# Diablo2 Addon Frage !



## Lecktor (24. Oktober 2008)

Gucki,

Spielt jemand http://modsbylaz.14.forumer.com/viewforum.php?f=13 <------ is MEdian 2008 XL mod!!!!

Ziemlich geil gemacht, wollt ma so wissen wer den spielt, 

und nach fragen ob wer lvl 120 charaktere hat die er mir per mail schicken würde 


			Dieser Inhalt steht nur eingeloggten Mitgliedern zur Verfügung.
        



Gruss Lecktor


----------



## oneq (24. Oktober 2008)

Also den Alpha-Test vom Neuen hab ich noch nicht gespielt, aber Median 2008 habe ich mal ne ganze Zeit lang gespielt.
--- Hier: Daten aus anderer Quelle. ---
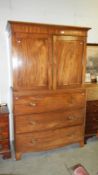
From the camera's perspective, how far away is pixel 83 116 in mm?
2652

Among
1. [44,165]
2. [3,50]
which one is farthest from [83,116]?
[3,50]

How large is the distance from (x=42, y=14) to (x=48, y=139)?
6.41 ft

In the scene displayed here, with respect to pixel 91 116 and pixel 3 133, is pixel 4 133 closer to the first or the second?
pixel 3 133

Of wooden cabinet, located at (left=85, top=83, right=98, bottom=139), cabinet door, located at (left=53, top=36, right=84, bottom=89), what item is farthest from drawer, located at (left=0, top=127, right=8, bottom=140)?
wooden cabinet, located at (left=85, top=83, right=98, bottom=139)

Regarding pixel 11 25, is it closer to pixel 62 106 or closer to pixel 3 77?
pixel 3 77

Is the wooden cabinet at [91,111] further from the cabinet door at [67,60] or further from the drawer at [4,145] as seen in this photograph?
the drawer at [4,145]

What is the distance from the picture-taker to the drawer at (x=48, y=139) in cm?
237

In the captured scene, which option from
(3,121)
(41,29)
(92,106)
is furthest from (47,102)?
(41,29)

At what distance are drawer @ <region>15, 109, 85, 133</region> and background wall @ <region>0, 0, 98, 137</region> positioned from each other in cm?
65

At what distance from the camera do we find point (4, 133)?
239 centimetres

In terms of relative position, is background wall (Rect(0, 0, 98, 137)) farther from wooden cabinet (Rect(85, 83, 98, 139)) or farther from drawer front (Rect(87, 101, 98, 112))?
drawer front (Rect(87, 101, 98, 112))

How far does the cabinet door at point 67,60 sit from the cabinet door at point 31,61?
106mm

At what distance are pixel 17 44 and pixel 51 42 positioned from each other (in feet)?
1.48

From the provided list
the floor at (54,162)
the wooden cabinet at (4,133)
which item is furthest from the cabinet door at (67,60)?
the floor at (54,162)
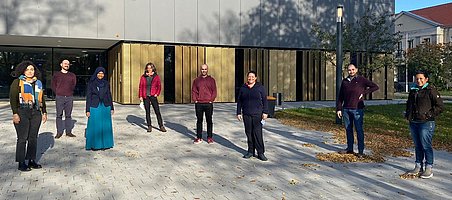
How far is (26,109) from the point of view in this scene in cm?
627

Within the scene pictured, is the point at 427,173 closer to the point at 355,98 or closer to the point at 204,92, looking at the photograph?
the point at 355,98

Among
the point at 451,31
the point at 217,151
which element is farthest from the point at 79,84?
the point at 451,31

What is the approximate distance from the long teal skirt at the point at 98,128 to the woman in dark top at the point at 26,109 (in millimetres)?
1466

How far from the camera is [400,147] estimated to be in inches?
342

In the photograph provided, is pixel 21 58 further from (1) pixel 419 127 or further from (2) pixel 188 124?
(1) pixel 419 127

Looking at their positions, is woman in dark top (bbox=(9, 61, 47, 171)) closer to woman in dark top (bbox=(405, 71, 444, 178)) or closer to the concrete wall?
woman in dark top (bbox=(405, 71, 444, 178))

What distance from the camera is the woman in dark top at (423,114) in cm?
594

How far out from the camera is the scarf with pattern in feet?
20.6

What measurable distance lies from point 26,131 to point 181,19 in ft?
49.7

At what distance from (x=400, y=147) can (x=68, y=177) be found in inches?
263

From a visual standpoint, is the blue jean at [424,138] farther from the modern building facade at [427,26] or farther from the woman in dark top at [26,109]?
the modern building facade at [427,26]

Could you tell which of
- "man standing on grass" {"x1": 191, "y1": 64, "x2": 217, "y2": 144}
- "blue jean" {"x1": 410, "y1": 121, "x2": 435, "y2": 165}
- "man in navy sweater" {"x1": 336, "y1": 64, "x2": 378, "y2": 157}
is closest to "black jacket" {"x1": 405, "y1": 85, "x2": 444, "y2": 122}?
"blue jean" {"x1": 410, "y1": 121, "x2": 435, "y2": 165}

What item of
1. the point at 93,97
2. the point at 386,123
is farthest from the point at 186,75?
the point at 93,97

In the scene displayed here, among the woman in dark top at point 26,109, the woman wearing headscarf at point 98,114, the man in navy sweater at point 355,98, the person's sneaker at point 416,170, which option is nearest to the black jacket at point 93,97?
the woman wearing headscarf at point 98,114
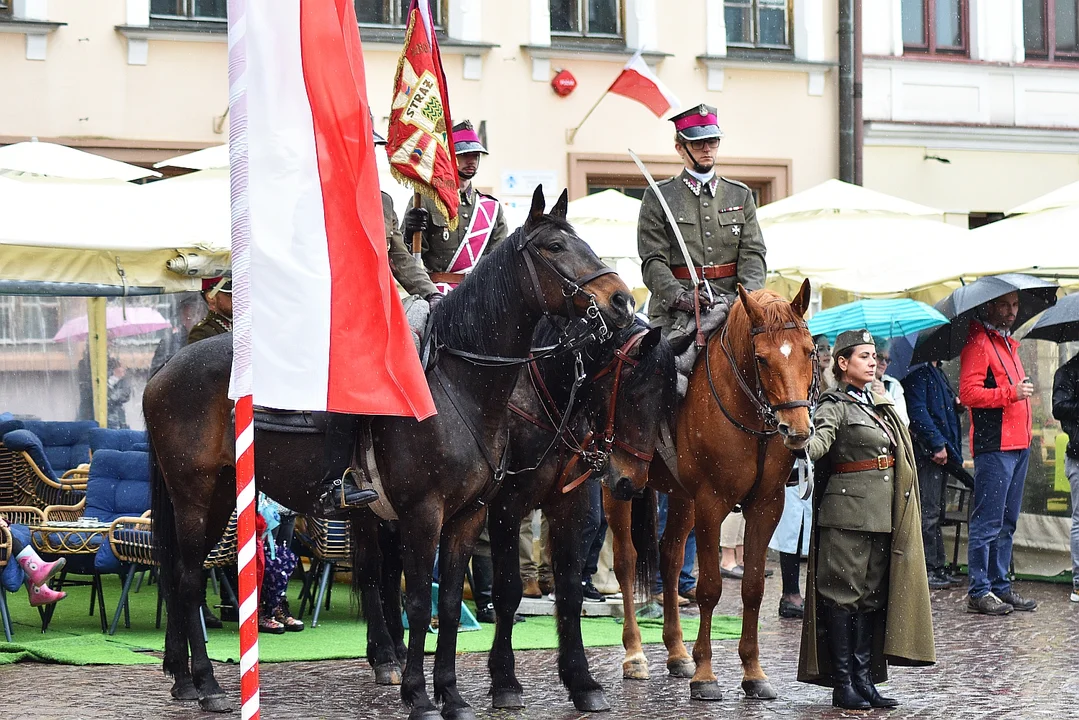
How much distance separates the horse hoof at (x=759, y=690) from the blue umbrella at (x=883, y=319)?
3.97m

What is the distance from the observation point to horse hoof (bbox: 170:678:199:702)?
8117mm

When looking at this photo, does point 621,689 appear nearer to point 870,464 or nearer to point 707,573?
point 707,573

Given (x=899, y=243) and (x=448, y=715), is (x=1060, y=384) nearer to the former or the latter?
(x=899, y=243)

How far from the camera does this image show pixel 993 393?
12109 mm

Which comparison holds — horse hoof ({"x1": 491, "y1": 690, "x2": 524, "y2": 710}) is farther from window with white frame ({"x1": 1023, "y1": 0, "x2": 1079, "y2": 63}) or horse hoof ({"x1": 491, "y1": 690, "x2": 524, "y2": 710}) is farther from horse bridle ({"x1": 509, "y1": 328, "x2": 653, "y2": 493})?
window with white frame ({"x1": 1023, "y1": 0, "x2": 1079, "y2": 63})

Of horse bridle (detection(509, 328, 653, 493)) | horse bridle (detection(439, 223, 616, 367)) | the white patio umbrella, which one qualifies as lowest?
horse bridle (detection(509, 328, 653, 493))

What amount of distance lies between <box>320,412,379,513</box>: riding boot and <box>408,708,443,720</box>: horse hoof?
1012 mm

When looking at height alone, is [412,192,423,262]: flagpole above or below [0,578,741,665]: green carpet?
above

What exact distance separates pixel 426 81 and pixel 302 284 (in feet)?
9.20

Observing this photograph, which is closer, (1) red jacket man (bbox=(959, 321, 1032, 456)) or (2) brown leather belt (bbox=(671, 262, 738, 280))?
(2) brown leather belt (bbox=(671, 262, 738, 280))

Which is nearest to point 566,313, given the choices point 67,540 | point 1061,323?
point 67,540

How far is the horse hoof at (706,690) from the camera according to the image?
8305mm

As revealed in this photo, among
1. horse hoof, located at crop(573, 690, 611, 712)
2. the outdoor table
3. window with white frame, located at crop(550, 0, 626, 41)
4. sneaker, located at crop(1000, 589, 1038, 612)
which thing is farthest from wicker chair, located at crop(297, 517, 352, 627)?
window with white frame, located at crop(550, 0, 626, 41)

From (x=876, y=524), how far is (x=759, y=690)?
1151 mm
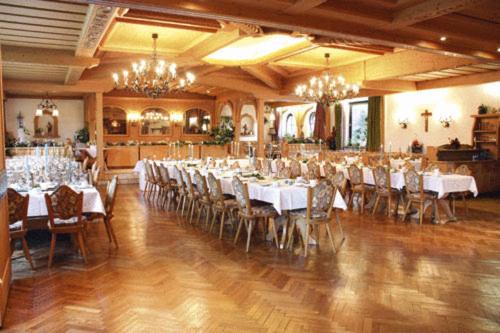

Kann ich nur empfehlen!
Die Entwicklung von Median XL war ja vor kurzer Zeit kurzzeitig eingestellt, aber mittlerweile gehts weiter und in ein paar Woche kommt dann auch schon ne erste Version davon raus. Würde also jetzt nicht unbedingt mehr mit dem Aktuellen anfangen, da es sich meiner Meinung nach nicht lohnt. Wenn ihr die Gelegenheit habt in den Alpha-Test zu schnuppern: Unbedingt machen! Einer der besten Mods von Diablo, die ich gespielt habe und eine willkommene Abwechslung zum alltäglichen Diablo.


----------



## Lecktor (24. Oktober 2008)

Jep kann ich auch nur empfehlen
ist ne richtige herrausforderung 


			Dieser Inhalt steht nur eingeloggten Mitgliedern zur Verfügung.


----------



## Shurkien (25. Oktober 2008)

Suche dort immernoch einen DL Link für den Mod ;(


----------



## Lecktor (25. Oktober 2008)

http://modsbylaz.14.forumer.com/viewtopic....dddf355a9c1d8d8


Oben auf filepanet klicken is die neuste version 


			Dieser Inhalt steht nur eingeloggten Mitgliedern zur Verfügung.


----------